GOAL:
Answer these questions using the passage on Greek opinion polls below.
(a) What percentage of respondents preferred Alexis Tsipras as Greek prime minister?
(b) What share of the vote did New Democracy (ND) receive at the January 25, 2015 legislative election?
(c) According to the poll reported on May 11, 2015, what share of Greeks want to stay in the Eurozone?

TEXT EXTRACT:
===
I am continually amazed at the arrogance of the Eurozone leaders who in the face of palpable professional failure hold a straight face and continue to advocate the same disastrous policies as if nothing had happened over the last 7 years. I don’t believe they suffer from – cognitive dissonance. I think they know full well what they are doing and they personally do very well out of the chaos their policies are causing. But it is almost certain that the Greek people are suffering from a cognitive disorder brought on by historical experience and, more recently, by the media onslaught that has erroneously claimed that there would be catastrophic consequences if Greece dared to leave the Eurozone and restore currency sovereignty. The stated aims of the Greek people are incommensurate and there doesn’t appear to be a broad debate going on in Greece, which might make that inconsistency transparent.
The latest – opinion polling – from Greece with respect to the standing of the parties shows that:
Syriza has a 20.2% lead over main opposition New Democracy (ND) … Asked about their voting intentions, 36.7% of respondents said Syriza, 16.5% ND, 6.1% To Potami, 5.4% Golden Dawn, 3.9% KKE, 3.1% Independent Greeks and 2.5% Pasok.
57% of respondents prefer Alexis Tsipras as Greek prime minister, 21% prefer Antonis Samaras while the 18% answered none of them.
So the sentiments that were manifest at the January national elections have persisted except that New Democracy appears to have lost support. Certainly, Syriza’s support has not seemed to change at all.
At the January 25, 2015 legislative election the standings of the parties were:
1. Coalition of the Radical Left (SYRIZA) 36.34 per cent
2. New Democracy (ND) 27.81 per cent
3. Golden Dawn (ΧΑ) 6.28 per cent
4. The River (Potami) 6.05 per cent
5. Communist Party of Greece (KKE) 5.47 per cent
6. Independent Greeks (ANEL) 4.75 per cent
7. Panhellenic Socialist Movement-Democratic Alignment (PASOK-DP) 4.68 per cent
8. Movement of Democratic Socialists (KIDISO) 2.46 per cent
9. Union of Centrists (EK) 1.79 per cent
10. Teleia (Apostolos Gkletsos) 1.77 per cent
The respondents were also sure (mostly) that the Greek government would come to some sort of agreement with the Troika:
46% believe that there will be an agreement between the Greek government and lenders, 29% answered “probably yes”, 9% answered “no”, 10% answered “probably not”.
Although a significant minority did not think that the process reflected what we might call “negotiations”:
On the question whether the government has negotiated hard with Greece’s lenders 43% answered “yes”, whereas 29% said that the negotiation was “non-existent” …
Another poll was reported on May 11, 2015 from enikos.gr which told us that – More than 85% of Greeks want to stay in Eurozone.
===
Visual spatial reasoning items:

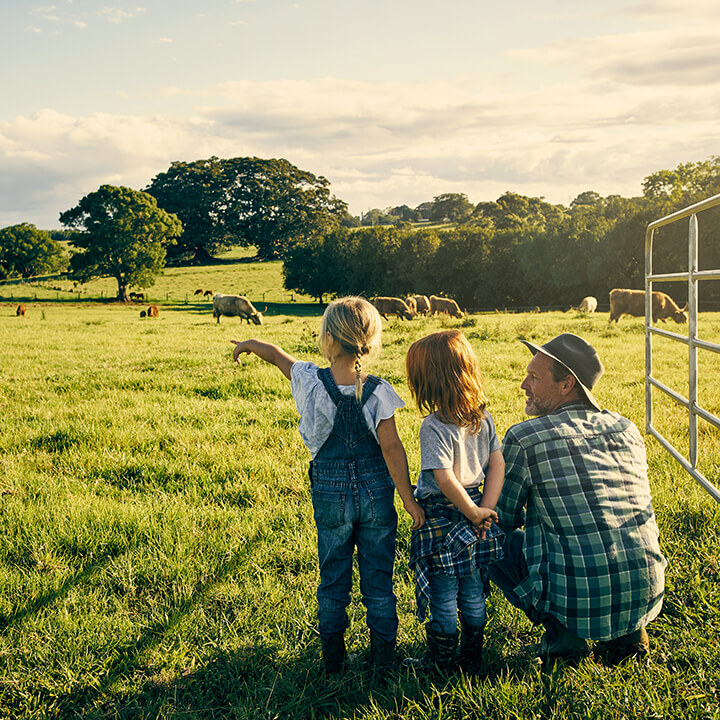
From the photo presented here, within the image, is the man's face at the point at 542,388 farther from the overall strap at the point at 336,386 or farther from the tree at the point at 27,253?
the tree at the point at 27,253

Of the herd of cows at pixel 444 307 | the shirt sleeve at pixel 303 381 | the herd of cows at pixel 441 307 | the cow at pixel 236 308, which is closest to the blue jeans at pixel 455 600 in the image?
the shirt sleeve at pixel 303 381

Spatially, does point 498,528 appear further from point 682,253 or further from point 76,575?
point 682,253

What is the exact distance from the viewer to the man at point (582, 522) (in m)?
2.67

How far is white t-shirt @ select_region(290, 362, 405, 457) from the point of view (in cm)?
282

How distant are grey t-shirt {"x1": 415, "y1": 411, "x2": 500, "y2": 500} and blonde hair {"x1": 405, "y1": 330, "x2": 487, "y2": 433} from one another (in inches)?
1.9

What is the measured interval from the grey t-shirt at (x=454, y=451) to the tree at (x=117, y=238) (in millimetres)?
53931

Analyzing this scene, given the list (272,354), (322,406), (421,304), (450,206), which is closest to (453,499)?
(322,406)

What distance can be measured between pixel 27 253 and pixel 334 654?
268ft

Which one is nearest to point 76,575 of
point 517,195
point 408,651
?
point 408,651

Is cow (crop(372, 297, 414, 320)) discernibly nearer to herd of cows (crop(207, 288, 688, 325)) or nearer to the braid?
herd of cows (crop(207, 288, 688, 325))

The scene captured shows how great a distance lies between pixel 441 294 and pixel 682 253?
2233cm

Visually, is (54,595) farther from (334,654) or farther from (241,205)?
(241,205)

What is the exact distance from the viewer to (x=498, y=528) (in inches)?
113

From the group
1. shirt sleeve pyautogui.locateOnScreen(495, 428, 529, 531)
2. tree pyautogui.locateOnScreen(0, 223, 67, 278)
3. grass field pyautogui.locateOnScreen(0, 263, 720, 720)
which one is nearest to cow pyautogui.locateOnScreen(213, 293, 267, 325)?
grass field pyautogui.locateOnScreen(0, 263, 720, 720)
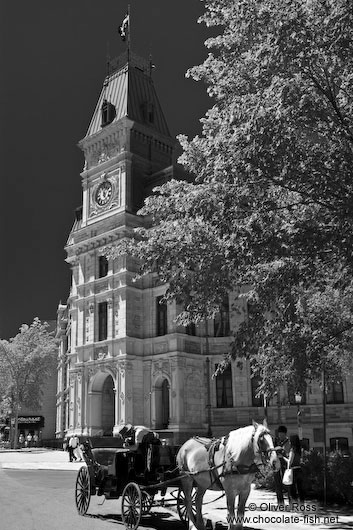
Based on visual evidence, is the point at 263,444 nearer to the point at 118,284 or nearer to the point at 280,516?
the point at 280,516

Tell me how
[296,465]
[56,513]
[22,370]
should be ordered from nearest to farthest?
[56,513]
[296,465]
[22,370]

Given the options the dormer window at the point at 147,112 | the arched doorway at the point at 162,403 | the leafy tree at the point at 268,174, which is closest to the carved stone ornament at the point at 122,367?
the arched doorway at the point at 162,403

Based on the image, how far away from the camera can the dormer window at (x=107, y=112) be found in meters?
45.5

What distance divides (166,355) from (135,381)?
===
TASK RESPONSE:
(a) 57%
(b) 27.81 per cent
(c) More than 85%